▸ **SOURCE PASSAGE**:
+---+

From dam to glam: dating after divorce
September 15, 2008 at 2:52 am 1 comment
The dating game, and how to ensure you are putting
your children’s best interests first.
It’s been said that dating is something that is good for you but can be hard on your children, because it pulls you away from them and may be confusing for them. There are no specific rules for dating when you have kids; there’s no right or wrong way to do it. Of course, your priority should still be your children, and sometimes you have to sacrifice your needs for them.
Dating postdivorce, achieving balance in your life and putting your children’s best interest first can be a challenge. Please click on the link to read more about tips and strategies as to how to navigate this new phase in your life postdivorce.

+---+

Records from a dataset
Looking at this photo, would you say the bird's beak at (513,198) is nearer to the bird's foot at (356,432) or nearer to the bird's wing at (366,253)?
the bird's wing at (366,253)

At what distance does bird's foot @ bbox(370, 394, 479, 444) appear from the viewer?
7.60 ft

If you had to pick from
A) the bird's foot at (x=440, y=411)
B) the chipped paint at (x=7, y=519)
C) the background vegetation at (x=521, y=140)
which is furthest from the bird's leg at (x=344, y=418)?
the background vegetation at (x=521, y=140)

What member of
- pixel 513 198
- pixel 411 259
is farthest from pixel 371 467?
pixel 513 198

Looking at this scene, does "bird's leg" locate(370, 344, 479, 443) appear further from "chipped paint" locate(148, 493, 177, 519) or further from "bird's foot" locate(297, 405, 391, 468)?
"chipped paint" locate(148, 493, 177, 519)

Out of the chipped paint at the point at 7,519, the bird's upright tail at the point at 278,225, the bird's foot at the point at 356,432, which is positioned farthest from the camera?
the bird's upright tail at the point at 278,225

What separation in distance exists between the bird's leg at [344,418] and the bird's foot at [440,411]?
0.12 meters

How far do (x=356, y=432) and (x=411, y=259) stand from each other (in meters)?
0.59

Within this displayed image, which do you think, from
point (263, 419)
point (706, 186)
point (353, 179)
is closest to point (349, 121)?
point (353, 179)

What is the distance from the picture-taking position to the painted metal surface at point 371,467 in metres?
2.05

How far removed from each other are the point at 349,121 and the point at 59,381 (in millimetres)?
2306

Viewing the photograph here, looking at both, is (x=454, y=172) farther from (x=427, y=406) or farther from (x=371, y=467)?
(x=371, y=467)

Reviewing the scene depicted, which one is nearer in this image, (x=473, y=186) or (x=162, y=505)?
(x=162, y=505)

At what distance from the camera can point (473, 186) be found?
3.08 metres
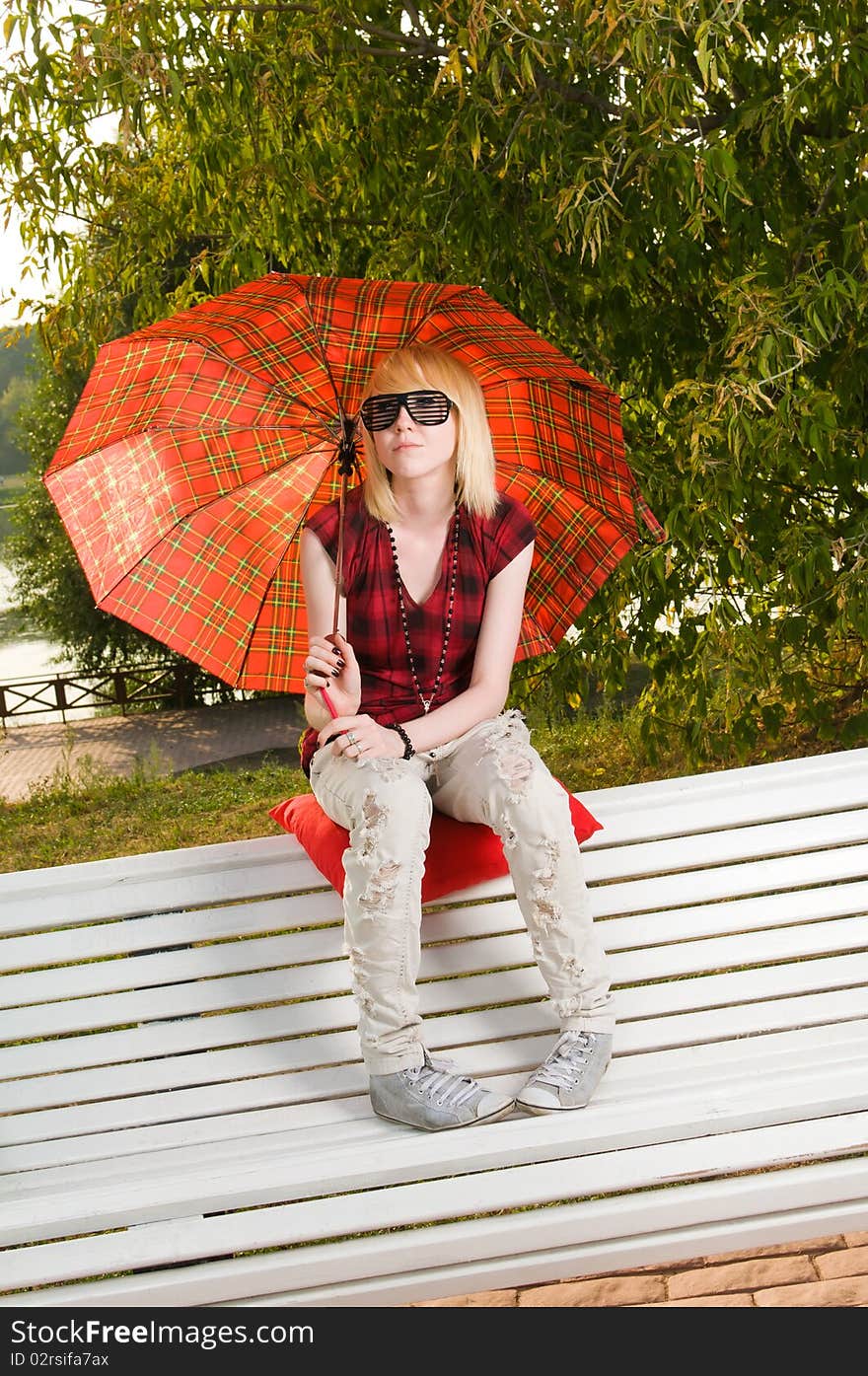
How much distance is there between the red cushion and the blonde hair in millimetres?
648

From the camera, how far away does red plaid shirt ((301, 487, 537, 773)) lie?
2674mm

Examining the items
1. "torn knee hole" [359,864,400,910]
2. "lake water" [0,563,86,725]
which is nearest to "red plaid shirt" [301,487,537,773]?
"torn knee hole" [359,864,400,910]

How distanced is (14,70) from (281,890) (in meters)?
2.24

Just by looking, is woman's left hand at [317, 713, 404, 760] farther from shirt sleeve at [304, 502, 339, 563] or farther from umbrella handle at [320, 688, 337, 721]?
shirt sleeve at [304, 502, 339, 563]

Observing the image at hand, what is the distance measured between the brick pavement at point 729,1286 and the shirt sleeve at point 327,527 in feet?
4.96

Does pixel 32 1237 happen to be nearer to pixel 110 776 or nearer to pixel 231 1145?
pixel 231 1145

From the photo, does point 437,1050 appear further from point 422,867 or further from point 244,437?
point 244,437

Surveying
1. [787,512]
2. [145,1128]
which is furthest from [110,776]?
[145,1128]

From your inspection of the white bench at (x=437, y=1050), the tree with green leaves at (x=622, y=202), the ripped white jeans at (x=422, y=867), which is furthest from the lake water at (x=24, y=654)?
the ripped white jeans at (x=422, y=867)

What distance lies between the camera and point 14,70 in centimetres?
332

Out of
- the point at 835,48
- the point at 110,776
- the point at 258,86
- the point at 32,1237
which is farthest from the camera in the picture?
the point at 110,776

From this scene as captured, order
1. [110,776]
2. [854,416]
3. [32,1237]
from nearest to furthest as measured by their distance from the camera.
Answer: [32,1237] → [854,416] → [110,776]

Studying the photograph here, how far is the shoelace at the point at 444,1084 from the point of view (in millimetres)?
2303

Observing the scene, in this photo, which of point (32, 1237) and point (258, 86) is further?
point (258, 86)
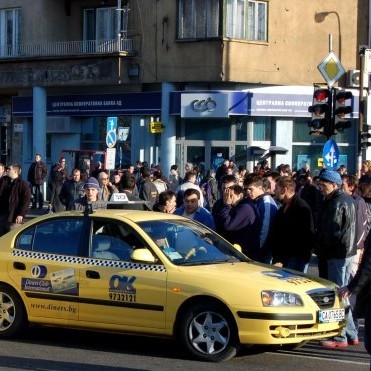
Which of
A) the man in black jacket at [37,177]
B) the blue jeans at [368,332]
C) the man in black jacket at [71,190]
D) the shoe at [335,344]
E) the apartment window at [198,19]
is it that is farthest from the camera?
the apartment window at [198,19]

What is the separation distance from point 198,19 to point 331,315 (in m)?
23.4

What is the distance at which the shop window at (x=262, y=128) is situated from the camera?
33.2 metres

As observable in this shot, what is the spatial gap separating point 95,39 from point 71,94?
2251 millimetres

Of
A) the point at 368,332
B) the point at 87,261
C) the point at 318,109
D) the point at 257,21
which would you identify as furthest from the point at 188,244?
the point at 257,21

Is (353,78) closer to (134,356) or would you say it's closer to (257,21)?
(257,21)

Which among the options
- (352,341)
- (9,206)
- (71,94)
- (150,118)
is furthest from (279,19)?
(352,341)

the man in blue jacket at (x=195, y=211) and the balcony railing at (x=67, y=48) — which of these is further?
the balcony railing at (x=67, y=48)

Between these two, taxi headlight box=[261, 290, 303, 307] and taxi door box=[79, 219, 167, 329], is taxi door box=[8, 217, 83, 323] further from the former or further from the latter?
taxi headlight box=[261, 290, 303, 307]

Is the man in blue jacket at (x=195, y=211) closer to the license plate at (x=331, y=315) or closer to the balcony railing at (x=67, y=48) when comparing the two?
the license plate at (x=331, y=315)

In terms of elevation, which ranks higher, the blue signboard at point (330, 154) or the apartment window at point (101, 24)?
the apartment window at point (101, 24)

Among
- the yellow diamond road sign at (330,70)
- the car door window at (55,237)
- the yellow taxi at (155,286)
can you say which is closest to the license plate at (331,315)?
the yellow taxi at (155,286)

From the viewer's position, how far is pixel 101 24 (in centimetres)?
3509

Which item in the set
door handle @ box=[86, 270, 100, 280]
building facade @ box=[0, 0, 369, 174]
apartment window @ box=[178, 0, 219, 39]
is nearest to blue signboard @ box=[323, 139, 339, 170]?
door handle @ box=[86, 270, 100, 280]

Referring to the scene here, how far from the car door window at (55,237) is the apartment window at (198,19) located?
21.9 meters
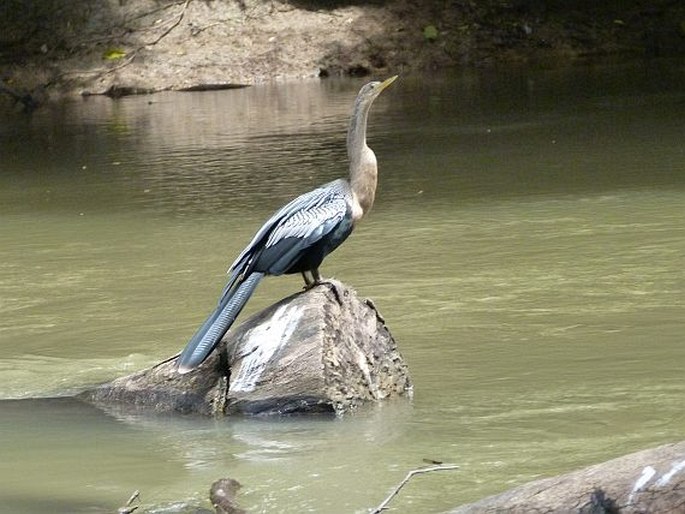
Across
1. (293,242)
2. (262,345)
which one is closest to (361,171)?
(293,242)

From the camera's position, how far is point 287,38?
63.4 ft

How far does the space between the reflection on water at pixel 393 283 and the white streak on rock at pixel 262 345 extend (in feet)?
0.59

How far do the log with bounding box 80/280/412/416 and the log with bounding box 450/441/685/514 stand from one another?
2171 mm

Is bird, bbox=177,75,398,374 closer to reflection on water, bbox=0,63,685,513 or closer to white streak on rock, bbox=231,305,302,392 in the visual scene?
white streak on rock, bbox=231,305,302,392

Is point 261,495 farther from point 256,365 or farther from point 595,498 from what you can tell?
point 595,498

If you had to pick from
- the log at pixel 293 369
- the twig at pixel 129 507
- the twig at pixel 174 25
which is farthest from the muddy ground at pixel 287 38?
the twig at pixel 129 507

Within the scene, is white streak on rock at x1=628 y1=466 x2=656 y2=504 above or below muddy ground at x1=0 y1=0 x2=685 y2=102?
below

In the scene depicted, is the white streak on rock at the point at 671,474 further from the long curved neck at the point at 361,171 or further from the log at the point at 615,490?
the long curved neck at the point at 361,171

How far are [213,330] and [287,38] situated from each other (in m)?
13.9

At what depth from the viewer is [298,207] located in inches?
237

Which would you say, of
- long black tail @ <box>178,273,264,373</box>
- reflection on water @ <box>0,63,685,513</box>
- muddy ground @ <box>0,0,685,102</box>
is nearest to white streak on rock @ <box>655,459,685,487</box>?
reflection on water @ <box>0,63,685,513</box>

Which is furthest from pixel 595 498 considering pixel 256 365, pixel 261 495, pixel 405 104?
pixel 405 104

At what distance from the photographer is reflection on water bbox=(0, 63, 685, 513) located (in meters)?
5.18

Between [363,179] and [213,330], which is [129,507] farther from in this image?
[363,179]
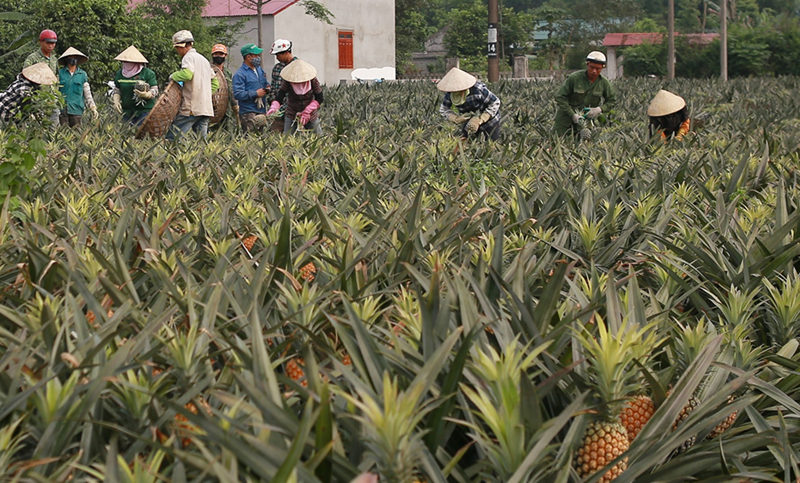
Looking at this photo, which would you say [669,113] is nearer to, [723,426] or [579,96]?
[579,96]

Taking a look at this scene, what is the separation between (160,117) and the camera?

+---+

▸ **QUESTIONS TO ANSWER**:
**a.** According to the post on dating after divorce, why can dating be hard on your children?
**b.** From the post on dating after divorce, quote the passage between "From dam to" and "your life postdivorce.", inclusive.

▸ **RESULTS OF THE TASKS**:
**a.** It pulls you away from them and may be confusing for them.

**b.**
From dam to glam: dating after divorce
September 15, 2008 at 2:52 am 1 comment
The dating game, and how to ensure you are putting
your children’s best interests first.
It’s been said that dating is something that is good for you but can be hard on your children, because it pulls you away from them and may be confusing for them. There are no specific rules for dating when you have kids; there’s no right or wrong way to do it. Of course, your priority should still be your children, and sometimes you have to sacrifice your needs for them.
Dating postdivorce, achieving balance in your life and putting your children’s best interest first can be a challenge. Please click on the link to read more about tips and strategies as to how to navigate this new phase in your life postdivorce.